On July 13, the Pennsylvania Environmental Quality Board voted 15-4 to adopt final rulemaking surrounding the state’s participation in the Regional Greenhouse Gas Initiative (RGGI), a cap-and-trade program.
The initiative establishes limits on CO2 emissions from fossil fuel-fired electric generating units (EGU) in Pennsylvania. Tuesday’s vote comes nearly two years after Governor Tom Wolf’s October 2019 executive order instructing the state to formally join the RGGI.
In addition to placing the regulatory limits, RGGI permits the trading of CO2 allowances to help facilitate cost-efficient compliance with those limits in other participating states, each of which establishes its own annual CO2 emissions budget for fossil fuel EGUs. Final form rulemaking from the PA Environmental Quality Board includes a declining annual CO2 emissions budget of 78 million tons for 2022. The emissions limit would then decrease to 58 million tons by 2030, representing a 31% decrease from 2019 levels.
Following the vote, Pennsylvania Independent Oil & Gas Association President and Executive Director Daniel J. Weaver issued a statement condemning the program and the governor’s executive order:
“Gov. Tom Wolf continues his use of strongarm tactics to impose an expensive, unwise and job-killing policy on the Commonwealth by placing a tax on carbon production and joining the Regional Greenhouse Gas Initiative … multiple independent state advisory boards, legislative committees and regulatory commissions have expressed their opposition to this blatant example of executive overreach, which would make Pennsylvania the only state in the RGGI program that did not seek legislative approval to join the group … at its most basic level, this proposal ignores state laws that require legislative approval of any new tax and do not authorize, under the state’s Air Pollution Control Act, the regulation of carbon dioxide.”
Weaver continued to describe the shortcomings of the Wolf administration’s policy and its effects on the future of electricity generation for Pennsylvania moving forward:
“Economically, RGGI will result in the loss of thousands of jobs at fossil fuel electric generating facilities around the state by taxing those facilities and favoring more-expensive renewable sources. Environmentally, RGGI will have little impact on our air quality, as the electricity Pennsylvania demands would be generated in states to the west that will never join RGGI and whose emissions will drift to the east into our state. Pragmatically, Pennsylvania has already reduced CO2 emissions from fossil fuel generation by almost 40 percent in the last dozen years without the economic burdens of RGGI.”

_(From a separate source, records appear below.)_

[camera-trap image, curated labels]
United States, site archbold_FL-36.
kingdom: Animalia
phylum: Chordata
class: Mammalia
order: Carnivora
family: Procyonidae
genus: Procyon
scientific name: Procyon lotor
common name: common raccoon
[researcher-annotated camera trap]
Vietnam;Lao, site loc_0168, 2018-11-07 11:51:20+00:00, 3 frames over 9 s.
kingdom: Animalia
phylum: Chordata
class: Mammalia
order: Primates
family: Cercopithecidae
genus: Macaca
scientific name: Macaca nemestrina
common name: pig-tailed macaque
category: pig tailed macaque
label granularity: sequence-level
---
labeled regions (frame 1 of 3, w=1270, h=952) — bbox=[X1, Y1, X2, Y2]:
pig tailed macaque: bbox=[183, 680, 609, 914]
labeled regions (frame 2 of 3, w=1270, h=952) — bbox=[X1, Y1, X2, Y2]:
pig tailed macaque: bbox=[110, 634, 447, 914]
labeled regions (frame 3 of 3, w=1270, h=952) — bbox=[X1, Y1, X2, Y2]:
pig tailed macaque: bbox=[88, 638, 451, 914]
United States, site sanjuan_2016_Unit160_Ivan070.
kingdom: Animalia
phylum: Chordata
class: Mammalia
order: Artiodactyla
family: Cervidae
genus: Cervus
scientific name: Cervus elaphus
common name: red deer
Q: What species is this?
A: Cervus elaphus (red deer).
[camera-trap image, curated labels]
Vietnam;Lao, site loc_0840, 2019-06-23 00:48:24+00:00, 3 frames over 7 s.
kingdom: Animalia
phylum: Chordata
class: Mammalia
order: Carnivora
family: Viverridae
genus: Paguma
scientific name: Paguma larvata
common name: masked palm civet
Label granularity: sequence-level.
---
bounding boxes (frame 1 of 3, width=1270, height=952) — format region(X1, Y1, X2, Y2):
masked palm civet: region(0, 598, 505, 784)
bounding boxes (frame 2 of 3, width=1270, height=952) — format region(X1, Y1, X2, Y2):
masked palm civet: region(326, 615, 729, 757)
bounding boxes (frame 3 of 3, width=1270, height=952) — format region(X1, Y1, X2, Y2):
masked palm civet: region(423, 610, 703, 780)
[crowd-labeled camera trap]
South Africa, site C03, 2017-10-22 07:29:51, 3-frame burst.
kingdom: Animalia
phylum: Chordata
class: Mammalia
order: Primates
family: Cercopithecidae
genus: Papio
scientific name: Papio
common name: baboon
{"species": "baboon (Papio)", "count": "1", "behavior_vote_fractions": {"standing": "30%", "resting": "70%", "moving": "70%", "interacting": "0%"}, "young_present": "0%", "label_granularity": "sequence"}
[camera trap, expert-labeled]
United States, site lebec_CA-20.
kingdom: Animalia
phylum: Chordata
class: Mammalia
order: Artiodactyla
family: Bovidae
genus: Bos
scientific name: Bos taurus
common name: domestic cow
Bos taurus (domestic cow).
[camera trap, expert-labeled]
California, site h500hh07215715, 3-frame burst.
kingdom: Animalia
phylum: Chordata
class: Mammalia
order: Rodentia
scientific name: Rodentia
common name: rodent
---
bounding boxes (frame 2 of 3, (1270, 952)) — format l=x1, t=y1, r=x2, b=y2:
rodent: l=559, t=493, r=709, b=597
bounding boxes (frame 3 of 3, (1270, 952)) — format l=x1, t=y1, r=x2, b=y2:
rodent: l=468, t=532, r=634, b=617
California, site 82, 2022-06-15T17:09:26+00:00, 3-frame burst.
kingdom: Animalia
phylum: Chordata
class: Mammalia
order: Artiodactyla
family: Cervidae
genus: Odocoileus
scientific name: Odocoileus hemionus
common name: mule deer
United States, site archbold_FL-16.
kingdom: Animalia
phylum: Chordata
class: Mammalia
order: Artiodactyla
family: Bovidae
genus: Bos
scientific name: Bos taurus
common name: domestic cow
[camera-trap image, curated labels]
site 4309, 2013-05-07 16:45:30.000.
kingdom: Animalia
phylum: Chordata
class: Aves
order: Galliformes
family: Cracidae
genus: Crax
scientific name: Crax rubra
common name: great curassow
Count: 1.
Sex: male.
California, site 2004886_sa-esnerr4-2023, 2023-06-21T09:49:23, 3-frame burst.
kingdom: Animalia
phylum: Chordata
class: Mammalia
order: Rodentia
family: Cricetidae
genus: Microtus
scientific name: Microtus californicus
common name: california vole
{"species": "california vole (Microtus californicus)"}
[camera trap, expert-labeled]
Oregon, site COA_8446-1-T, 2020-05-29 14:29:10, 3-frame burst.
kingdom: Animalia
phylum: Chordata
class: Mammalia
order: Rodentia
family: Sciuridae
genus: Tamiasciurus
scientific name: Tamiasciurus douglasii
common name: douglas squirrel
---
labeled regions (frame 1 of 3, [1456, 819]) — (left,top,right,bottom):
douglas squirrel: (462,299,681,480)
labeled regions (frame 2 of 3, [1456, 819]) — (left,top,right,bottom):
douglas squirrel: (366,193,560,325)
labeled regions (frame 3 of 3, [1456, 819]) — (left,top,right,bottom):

For states that have joined the RGGI, the program has reportedly generated hundreds of millions of dollars a year in funds to allocate toward investment in clean energy and emission reduction technologies. The Pennsylvania Department of Environmental Protection estimates that RGGI would bring the Commonwealth nearly $2 billion in federal funding and net 30,000 jobs between 2022 and 2030. As of the time of Tuesday’s vote, Connecticut, Delaware, Maine, Maryland, Massachusetts, New Hampshire, New Jersey, New York, Rhode Island, Vermont and Virginia have all formally joined the RGGI, with Pennsylvania neighbors Ohio and West Virginia unlikely to join in the near future.